One of the problems is the word 'compensation'. It does not mean 'enrichment'. The purpose of compensation is to put the victim (as far as is possible) back into the state (s)he was in before the accident.
I was involved in an accident about 12 years ago. It was the other driver's fault. - He pulled out to overtake a lorry on double white lines, lost control and hit me head on. It was a spectacular accident (closing speed about 90mph.) He survived and when he was fit enough to appear in court, was convicted of dangerous driving.
My car (a 15 year old Volvo, in pristine condition) was a write-off. I) got £500 for that. (The car was worth more to me, but I could've bought a similar car for £500, so that's what I got.
My employer paid me sick pay while I was off work, so my employer was refunded the amount paid (fair enough.) I was paid for the clothing I was wearing (it was a write-off, but it wasn't good clothing. I got about £25 for that. (Fair, I didn't get rich.)

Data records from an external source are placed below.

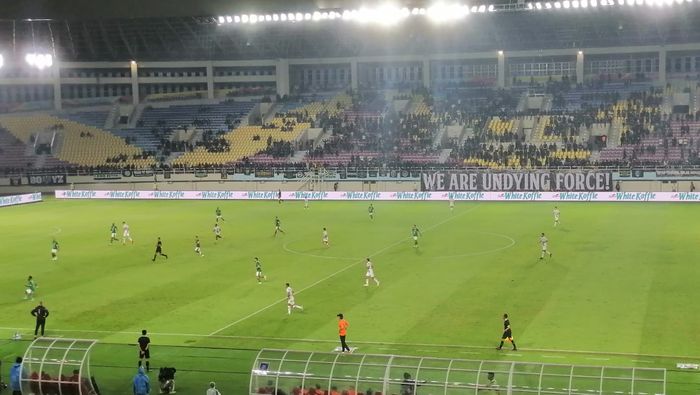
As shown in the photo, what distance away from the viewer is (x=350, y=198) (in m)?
73.9

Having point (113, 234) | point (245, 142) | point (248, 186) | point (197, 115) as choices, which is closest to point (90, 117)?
point (197, 115)

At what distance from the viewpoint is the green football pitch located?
25031mm

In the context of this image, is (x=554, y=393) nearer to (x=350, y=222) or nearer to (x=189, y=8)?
(x=189, y=8)

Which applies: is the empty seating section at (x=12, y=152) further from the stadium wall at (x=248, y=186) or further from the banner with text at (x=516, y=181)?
the banner with text at (x=516, y=181)

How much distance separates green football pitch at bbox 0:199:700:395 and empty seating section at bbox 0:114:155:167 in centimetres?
3245

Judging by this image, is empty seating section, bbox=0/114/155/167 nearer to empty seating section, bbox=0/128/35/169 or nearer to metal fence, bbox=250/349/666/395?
empty seating section, bbox=0/128/35/169

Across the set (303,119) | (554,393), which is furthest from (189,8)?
(303,119)

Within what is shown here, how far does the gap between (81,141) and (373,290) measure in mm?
68454

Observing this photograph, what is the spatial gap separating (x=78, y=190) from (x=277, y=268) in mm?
48320

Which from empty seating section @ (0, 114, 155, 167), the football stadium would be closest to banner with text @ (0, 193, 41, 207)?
the football stadium

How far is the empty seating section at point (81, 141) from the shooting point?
3578 inches

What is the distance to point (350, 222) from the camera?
57031 millimetres

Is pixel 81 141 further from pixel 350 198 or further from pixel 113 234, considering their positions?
pixel 113 234

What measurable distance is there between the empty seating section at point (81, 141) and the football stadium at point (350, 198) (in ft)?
1.01
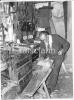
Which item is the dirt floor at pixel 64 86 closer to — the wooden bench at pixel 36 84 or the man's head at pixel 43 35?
the wooden bench at pixel 36 84

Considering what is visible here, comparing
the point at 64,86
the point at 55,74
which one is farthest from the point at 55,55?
the point at 64,86

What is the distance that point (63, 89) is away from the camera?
215 cm

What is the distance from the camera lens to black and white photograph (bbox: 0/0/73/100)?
196cm

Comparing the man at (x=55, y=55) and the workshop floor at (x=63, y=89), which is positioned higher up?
the man at (x=55, y=55)

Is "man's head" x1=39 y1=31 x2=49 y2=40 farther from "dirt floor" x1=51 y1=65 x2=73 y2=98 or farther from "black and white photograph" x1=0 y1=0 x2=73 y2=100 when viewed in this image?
"dirt floor" x1=51 y1=65 x2=73 y2=98

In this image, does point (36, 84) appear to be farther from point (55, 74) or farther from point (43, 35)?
point (43, 35)

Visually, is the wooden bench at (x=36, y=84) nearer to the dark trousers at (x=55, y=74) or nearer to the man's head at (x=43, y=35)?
the dark trousers at (x=55, y=74)

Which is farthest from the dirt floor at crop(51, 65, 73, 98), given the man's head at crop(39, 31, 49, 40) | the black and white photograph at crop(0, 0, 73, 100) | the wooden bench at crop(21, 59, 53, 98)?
the man's head at crop(39, 31, 49, 40)

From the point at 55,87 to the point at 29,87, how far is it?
0.29 m

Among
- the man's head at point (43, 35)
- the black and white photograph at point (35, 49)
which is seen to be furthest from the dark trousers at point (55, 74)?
the man's head at point (43, 35)

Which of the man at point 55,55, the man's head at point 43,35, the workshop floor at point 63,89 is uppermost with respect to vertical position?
the man's head at point 43,35

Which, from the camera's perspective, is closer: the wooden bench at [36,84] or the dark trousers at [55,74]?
the wooden bench at [36,84]

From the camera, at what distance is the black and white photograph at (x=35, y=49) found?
77.2 inches

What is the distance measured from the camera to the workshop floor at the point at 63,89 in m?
2.01
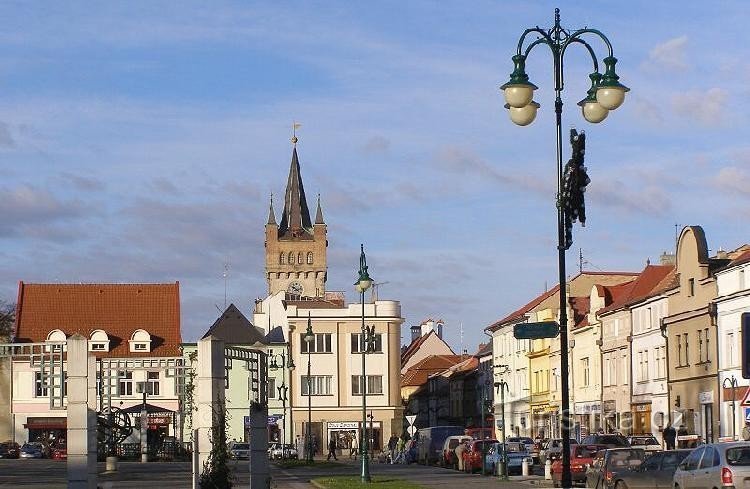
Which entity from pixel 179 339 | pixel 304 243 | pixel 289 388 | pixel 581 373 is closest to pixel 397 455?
pixel 581 373

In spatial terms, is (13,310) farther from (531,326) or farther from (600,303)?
(531,326)

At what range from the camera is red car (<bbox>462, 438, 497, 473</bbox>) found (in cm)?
6181

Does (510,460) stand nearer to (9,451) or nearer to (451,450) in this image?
(451,450)

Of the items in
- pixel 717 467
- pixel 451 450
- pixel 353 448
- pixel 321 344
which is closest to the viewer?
pixel 717 467

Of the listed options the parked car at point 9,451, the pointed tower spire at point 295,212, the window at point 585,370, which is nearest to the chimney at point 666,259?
the window at point 585,370

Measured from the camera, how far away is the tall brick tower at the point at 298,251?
197m

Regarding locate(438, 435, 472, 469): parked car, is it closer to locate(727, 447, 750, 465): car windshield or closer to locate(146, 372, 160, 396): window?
locate(727, 447, 750, 465): car windshield

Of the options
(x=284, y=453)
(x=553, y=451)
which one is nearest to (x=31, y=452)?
(x=284, y=453)

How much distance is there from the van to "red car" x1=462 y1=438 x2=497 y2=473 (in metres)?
10.5

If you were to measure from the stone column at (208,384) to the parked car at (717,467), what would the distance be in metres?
11.9

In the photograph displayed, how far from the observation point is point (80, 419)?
34.9m

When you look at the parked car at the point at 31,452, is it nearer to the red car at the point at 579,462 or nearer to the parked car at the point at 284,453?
the parked car at the point at 284,453

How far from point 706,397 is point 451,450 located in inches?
450

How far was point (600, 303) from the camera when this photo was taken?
8719 centimetres
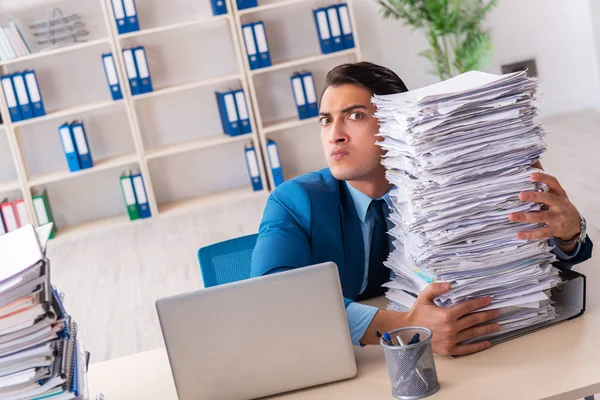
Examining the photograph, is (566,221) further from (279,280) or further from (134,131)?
(134,131)

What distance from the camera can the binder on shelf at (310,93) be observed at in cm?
586

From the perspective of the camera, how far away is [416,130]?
4.53 ft

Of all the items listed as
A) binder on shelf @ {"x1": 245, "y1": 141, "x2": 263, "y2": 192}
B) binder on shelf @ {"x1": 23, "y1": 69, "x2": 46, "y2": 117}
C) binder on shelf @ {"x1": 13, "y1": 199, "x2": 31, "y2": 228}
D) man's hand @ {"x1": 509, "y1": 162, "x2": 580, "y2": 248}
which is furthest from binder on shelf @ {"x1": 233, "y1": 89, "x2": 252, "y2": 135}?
man's hand @ {"x1": 509, "y1": 162, "x2": 580, "y2": 248}

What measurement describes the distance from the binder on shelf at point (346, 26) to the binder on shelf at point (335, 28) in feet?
0.07

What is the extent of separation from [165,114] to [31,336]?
4961mm

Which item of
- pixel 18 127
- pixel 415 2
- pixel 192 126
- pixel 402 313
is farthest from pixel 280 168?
pixel 402 313

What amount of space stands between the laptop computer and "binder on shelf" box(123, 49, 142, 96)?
4559 millimetres

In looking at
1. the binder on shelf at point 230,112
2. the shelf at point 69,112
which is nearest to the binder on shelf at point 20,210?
the shelf at point 69,112

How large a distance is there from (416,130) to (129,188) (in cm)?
461

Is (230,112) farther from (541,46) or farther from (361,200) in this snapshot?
(361,200)

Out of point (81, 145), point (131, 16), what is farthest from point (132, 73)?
point (81, 145)

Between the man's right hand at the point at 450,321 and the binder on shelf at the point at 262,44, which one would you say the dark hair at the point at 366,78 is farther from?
the binder on shelf at the point at 262,44

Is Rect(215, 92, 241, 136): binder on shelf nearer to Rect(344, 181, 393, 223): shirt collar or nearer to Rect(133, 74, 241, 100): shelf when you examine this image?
Rect(133, 74, 241, 100): shelf

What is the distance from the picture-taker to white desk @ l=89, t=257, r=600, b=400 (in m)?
1.26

I received about £250 for 'pain, suffering and loss of amenity' - broken ribs, cuts and bruises. They hurt - but they heal. I couldn't dress myself for a while (couldn't bend to put my shoes on) so my son tied my laces.
I didn't make a profit - I probably lost about £20.

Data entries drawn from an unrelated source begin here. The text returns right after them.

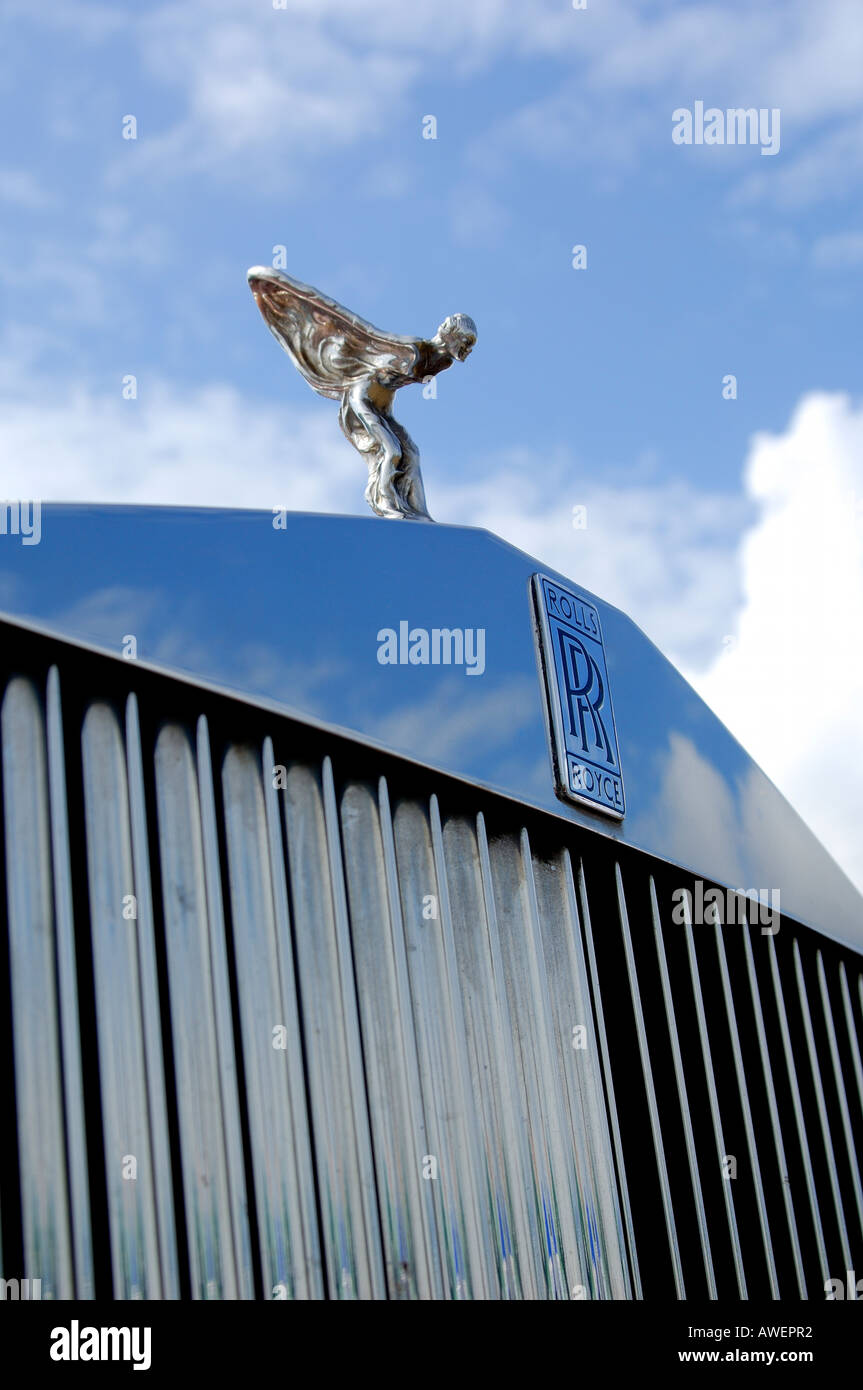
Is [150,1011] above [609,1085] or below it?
above

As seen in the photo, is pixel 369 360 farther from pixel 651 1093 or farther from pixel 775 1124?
pixel 775 1124

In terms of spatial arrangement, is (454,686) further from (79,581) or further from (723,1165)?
(723,1165)

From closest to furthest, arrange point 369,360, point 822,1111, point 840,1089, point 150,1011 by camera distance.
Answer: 1. point 150,1011
2. point 369,360
3. point 822,1111
4. point 840,1089

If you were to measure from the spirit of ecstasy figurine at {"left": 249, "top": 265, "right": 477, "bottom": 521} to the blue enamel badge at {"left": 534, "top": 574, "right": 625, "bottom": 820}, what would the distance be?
0.62m

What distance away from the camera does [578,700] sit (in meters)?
4.84

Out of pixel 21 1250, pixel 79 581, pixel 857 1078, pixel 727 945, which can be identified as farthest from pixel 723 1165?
pixel 79 581

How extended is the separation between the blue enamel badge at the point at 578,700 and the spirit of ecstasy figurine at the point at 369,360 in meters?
0.62

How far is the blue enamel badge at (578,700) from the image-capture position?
466 centimetres

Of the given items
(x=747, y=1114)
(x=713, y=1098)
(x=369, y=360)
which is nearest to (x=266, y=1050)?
(x=713, y=1098)

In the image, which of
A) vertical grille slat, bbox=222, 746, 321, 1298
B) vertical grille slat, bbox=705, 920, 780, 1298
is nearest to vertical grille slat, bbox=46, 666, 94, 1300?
vertical grille slat, bbox=222, 746, 321, 1298

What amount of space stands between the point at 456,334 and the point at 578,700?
138cm

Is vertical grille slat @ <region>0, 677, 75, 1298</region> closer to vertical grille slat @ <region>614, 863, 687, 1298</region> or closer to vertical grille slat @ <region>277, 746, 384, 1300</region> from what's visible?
vertical grille slat @ <region>277, 746, 384, 1300</region>

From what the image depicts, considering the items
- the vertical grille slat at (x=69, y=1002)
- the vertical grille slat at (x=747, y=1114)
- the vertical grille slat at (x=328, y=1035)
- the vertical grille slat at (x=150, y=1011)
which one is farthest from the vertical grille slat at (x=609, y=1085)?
the vertical grille slat at (x=69, y=1002)
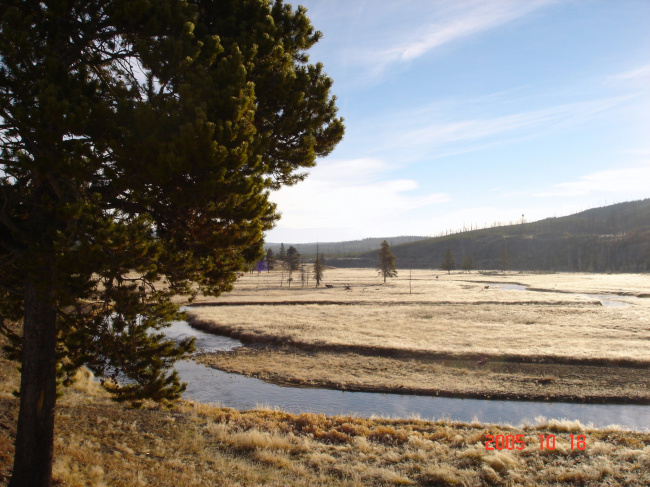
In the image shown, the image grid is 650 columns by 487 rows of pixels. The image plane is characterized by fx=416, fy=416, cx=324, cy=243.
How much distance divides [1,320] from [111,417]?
509 cm

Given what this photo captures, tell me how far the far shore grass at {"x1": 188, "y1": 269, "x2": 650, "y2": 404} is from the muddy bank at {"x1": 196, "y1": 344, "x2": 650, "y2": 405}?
0.17ft

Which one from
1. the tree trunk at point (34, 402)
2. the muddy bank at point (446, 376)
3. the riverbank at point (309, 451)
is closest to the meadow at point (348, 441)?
the riverbank at point (309, 451)

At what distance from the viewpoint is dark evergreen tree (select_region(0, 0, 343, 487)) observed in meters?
6.27

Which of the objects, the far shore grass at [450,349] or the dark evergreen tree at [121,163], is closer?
the dark evergreen tree at [121,163]

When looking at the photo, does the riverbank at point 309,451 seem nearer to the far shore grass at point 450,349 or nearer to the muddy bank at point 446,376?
the muddy bank at point 446,376

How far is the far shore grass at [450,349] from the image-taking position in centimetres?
2106

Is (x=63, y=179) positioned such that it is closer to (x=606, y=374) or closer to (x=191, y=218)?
(x=191, y=218)

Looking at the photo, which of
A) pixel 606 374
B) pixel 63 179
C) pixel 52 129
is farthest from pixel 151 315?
pixel 606 374

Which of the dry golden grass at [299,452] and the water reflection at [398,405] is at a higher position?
the dry golden grass at [299,452]
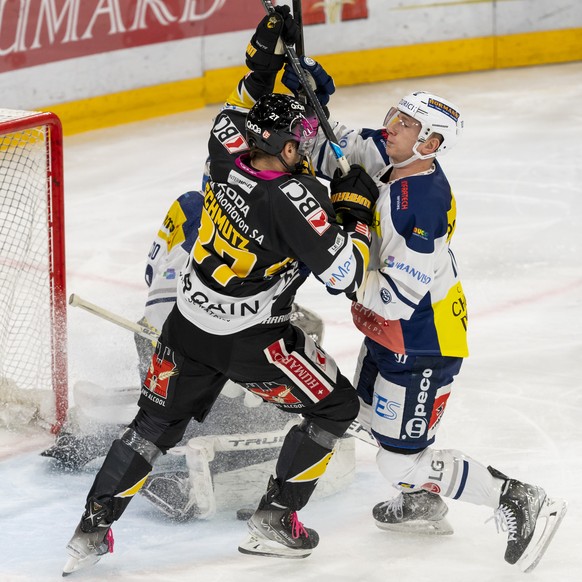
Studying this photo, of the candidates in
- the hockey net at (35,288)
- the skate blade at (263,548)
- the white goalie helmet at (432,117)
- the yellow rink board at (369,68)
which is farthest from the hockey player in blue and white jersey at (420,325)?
the yellow rink board at (369,68)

I had 4 passengers (children) in the car at the time of the accident. One was injured quite badly (the centre seat in the rear had a lap-strap only, his head went down between his knees and he suffered muscular and internal injuries. I understand he got (he needed) more money. The other 3 had cuts, bruises, a broken nose and a broken hand. They received compensation - but they were not made rich.
My son was one of the passengers and the thing that really annoyed me was that the other party's insurers quibbled over a few quid. The insurer required my son to have a further medical examination carried out by a consultant. I don't know how much the consultant charged, but the travel costs alone were probably more than the difference between the amount claimed and the amount offered - and bear in mind, the other party had admitted liability, so irrespective of the outcome the insurer was going to pay the costs.

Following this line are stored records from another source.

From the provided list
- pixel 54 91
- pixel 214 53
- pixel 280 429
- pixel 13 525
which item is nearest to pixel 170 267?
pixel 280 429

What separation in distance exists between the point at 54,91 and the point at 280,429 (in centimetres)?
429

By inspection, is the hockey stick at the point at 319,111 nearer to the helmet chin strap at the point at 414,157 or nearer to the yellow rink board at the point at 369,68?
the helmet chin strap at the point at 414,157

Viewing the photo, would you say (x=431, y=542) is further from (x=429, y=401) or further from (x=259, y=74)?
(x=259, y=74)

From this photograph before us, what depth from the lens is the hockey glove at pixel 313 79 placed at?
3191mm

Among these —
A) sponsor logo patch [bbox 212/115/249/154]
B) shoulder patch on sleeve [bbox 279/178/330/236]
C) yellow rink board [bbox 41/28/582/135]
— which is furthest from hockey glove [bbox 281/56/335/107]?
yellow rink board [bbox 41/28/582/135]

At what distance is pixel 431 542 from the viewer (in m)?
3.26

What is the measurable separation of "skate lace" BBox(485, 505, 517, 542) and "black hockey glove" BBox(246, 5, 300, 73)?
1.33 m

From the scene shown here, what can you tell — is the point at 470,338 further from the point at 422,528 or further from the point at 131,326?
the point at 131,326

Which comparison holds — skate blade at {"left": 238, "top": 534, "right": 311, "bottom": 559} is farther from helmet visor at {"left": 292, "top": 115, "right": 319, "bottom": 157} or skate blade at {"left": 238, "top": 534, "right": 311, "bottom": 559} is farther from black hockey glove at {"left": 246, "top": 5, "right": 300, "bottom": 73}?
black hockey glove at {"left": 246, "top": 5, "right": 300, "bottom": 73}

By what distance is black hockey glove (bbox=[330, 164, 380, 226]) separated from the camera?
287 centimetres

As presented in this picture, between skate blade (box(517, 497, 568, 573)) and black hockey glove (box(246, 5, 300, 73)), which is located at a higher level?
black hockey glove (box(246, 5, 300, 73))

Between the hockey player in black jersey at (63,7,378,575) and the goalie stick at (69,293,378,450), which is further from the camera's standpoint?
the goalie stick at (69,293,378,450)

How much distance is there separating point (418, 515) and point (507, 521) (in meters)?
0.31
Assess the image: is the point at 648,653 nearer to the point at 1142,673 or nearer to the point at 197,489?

Insurance companies don't give a damn! - They will waste money contesting claims (even when they know they are bound to lose.)
Perhaps it's the insurance companies - rather than the lawyers - who need to be 'reined in'.
Insurance companies have high costs because - in part, IMO - they waste money contesting claims. Not a problem for them - they pass the costs on to the policyholders.
It can work the other way. I live (during the winter) in a place where wearing helmets by motorcyclists is optional! (Morethan 75% of the motorcyclists I see on the roads are inadequately dressed. No helmets, no gloves, no boots, no leathers (tank tops and flip flops are 'dé rigeur')
The insurance companies love that!
"If you have an accident and you are not wearing appropriate (full) protective equipment, it's your fault and we are not paying out." (I wear full PE at all times. If it's too hot to wear proper clothing, it's too hot to go out on the bike.)
I asked an insurance underwriter (off the record) why premiums here are so low and he said "Because we don't have to pay out. There are plenty of accidents, but the rider can usually be held to have been at least partly liable, so we don't pay."
I said: "I wear full PE at all times." He said "I hate you!"
They don't pay out much to motorcyclists (overall) so I still get a very cheap premium.